The final part of the install is we need to deploy the ADF Component Demo. There is a number of different deployments options to take, but the easiest is to place the associated .war file in the TOMCAT_HOME/webapps directory. However the file is a rather large and chunky application of over 100MB of source code. Tomcat's default behavior at runtime is to explode the war into a directory of the same name at startup, and given the resources of Pi this is going to take a long time.
Best solution is to preexplode the file for Tomcat, by making a directory, say TOMCAT_HOME/webapps/rcf-dvt-demo, copy the war into this new directory and execute unzip on the zip file. Remember to delete the zip file once done.
One last fix. From experimentation Tomcat 7 on starting will attempt to scan all the source code for annotations to execute. To stop it doing this we can modify the WEB-INF/web.xml file of the demo we just exploded, and add the attribute metadata-complete="true" to the <web-app> node. As you're about to see starting the Tomcat server with all the preconfigured ADF software is a *really* long process.
Drum Roll: Voila! ADF Essentials on the Raspberry Pi
So the big drum roll moment is to again start Tomcat and then access the application via a browser. Just starting the Tomcat server is now going to consume a vast amount of CPU. In fact 2984981 ms at 100% CPU on my Pi! Phew.
What you can do while the server starts up is execute "tail -f" on the catalina.log file found under the TOMCAT_HOME/logs. Very very slowly you'll see the server start up. You might note the server seems to start 1 or two apps that aren't possibly needed and this could be something we could eliminate to speed the startup process later.
Finally once up and running, open the browser and access http://10.1.1.2:8080/rcf-dvt-home/faces/index.jspx. Once again it will take sometime to start and load, but eventually you'll see the component demo running. If you attempt to open another session to the same page (say from your PC/Mac) you will see it's an order of magnitude faster. But it does run!
"But Chris, it runs so slowly it's near useless!"
Ya, I did set expectations early on that it would run slowly, and you weren't seriously going to run an enterprise framework on a Raspberry Pi were you? The goal here has been to see if it will just run, and it does.
"But Chris, what about ADF BC/EJB/my favorite part of ADF?"

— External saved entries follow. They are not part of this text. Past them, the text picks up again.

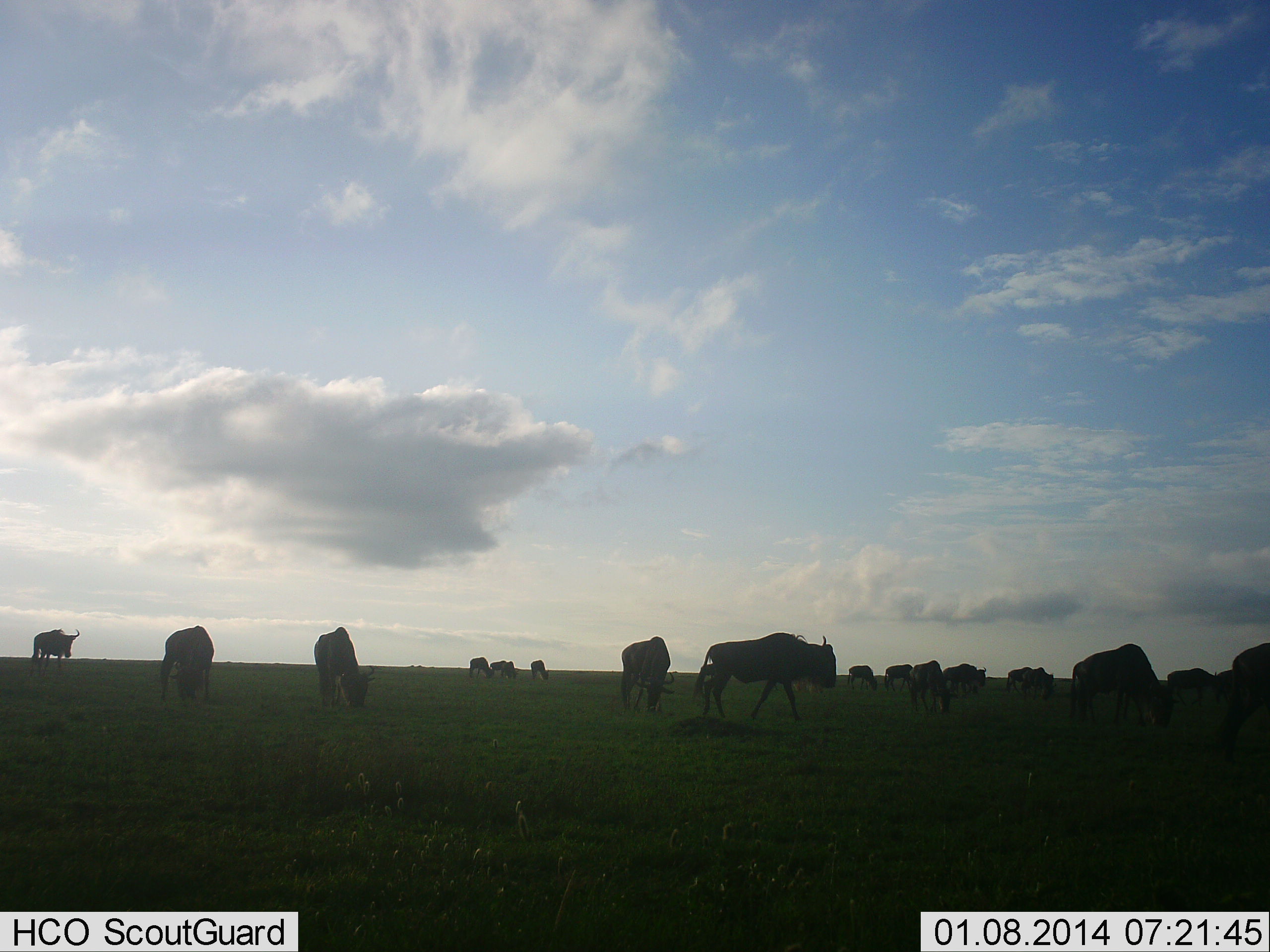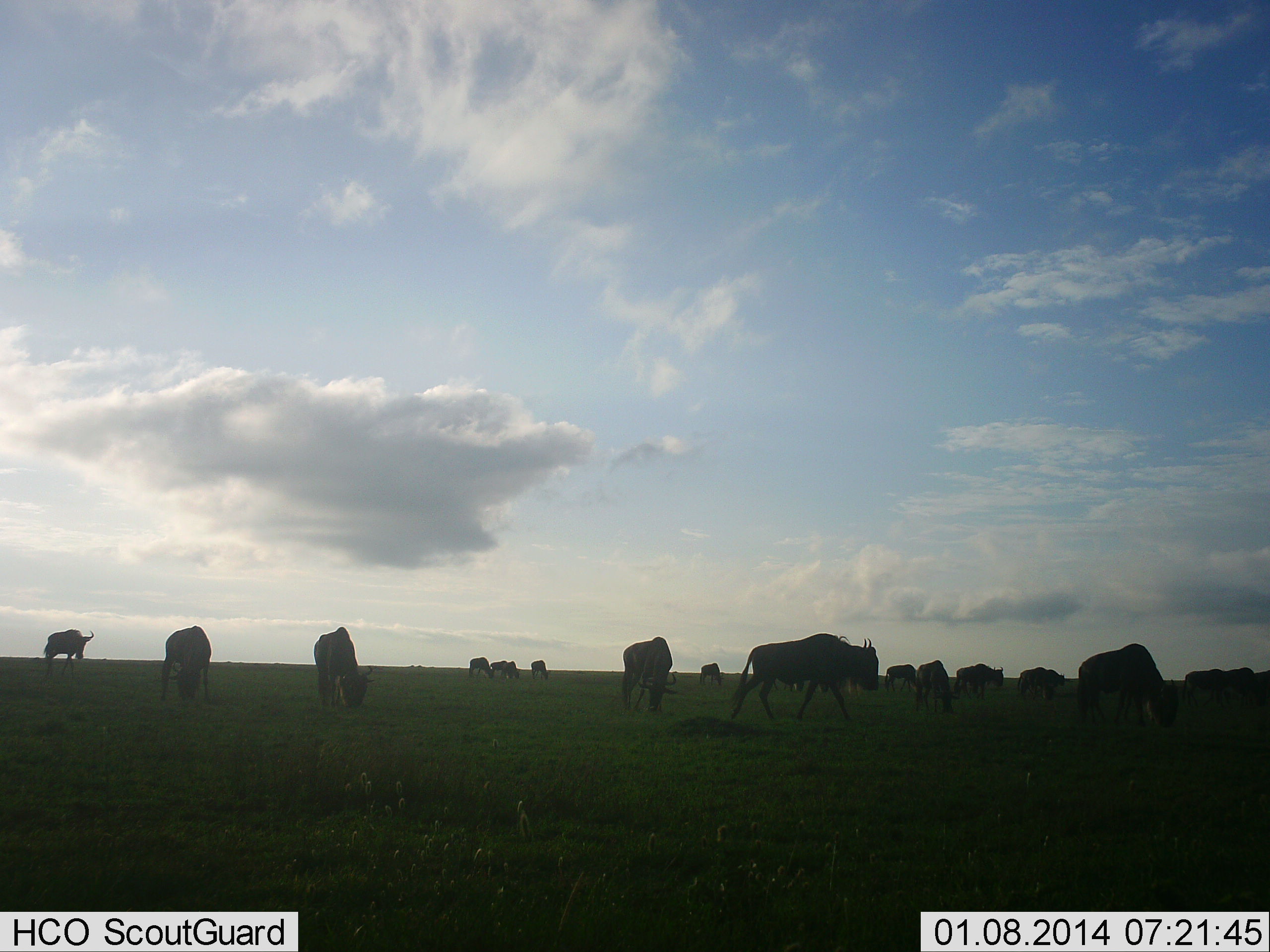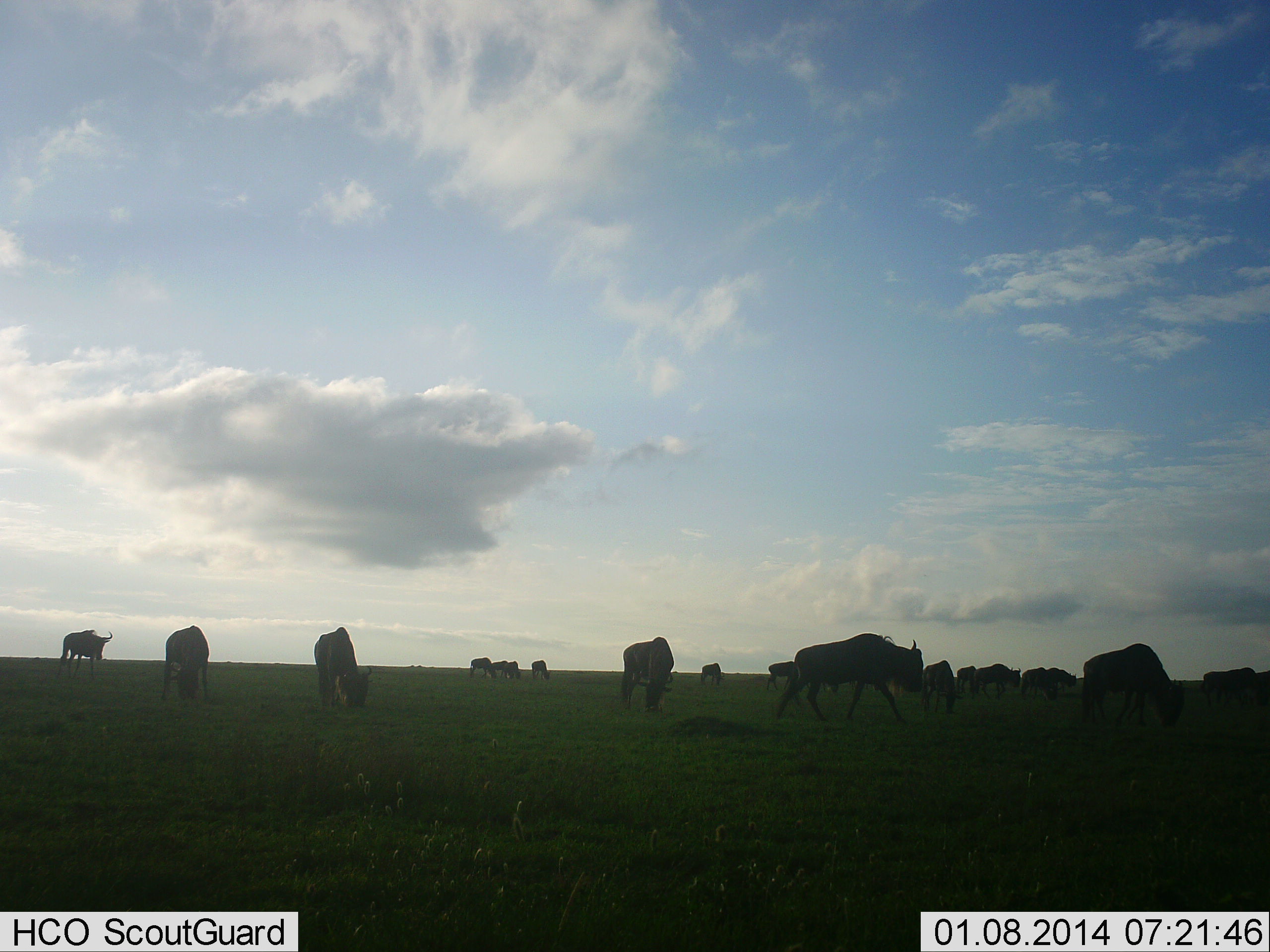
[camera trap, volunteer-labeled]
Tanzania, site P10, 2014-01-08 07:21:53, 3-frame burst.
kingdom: Animalia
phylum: Chordata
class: Mammalia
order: Artiodactyla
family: Bovidae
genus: Connochaetes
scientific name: Connochaetes taurinus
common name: blue wildebeest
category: wildebeest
Wildebeest (blue wildebeest) (Connochaetes taurinus), count 11-50. Behavior (volunteer vote fractions): standing 50%, resting 0%, moving 90%, interacting 0%. Young present (vote fraction): 0%. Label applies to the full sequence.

Indeed, I didn't make any claims of exercising the entire ADF stack. Though it would be fun to try. The component demo is a good exercise in that it's a very large JSF application. I'd love to see somebody try to get ADF BC running by seriously throttling back the AM and connection pool. Could you even install MySQL on the same Pi to be fully contained? Hmmm, sounds like a cool hacking opportunity!
"But Chris, did you try X/Y/Z to speed up deployment?"
Awesome, you've got some hacking ideas! Let's start an ADF Pi community and take this further for the fun of it :-)
In summary the Raspberry Pi provides an awesome learning environment for kids to learn about computer science, but also a great playground for old fellas like me to see if we can get our favourite technologies to work on this mini computer. I look forward to reading your Raspberry Pi ADF stories soon.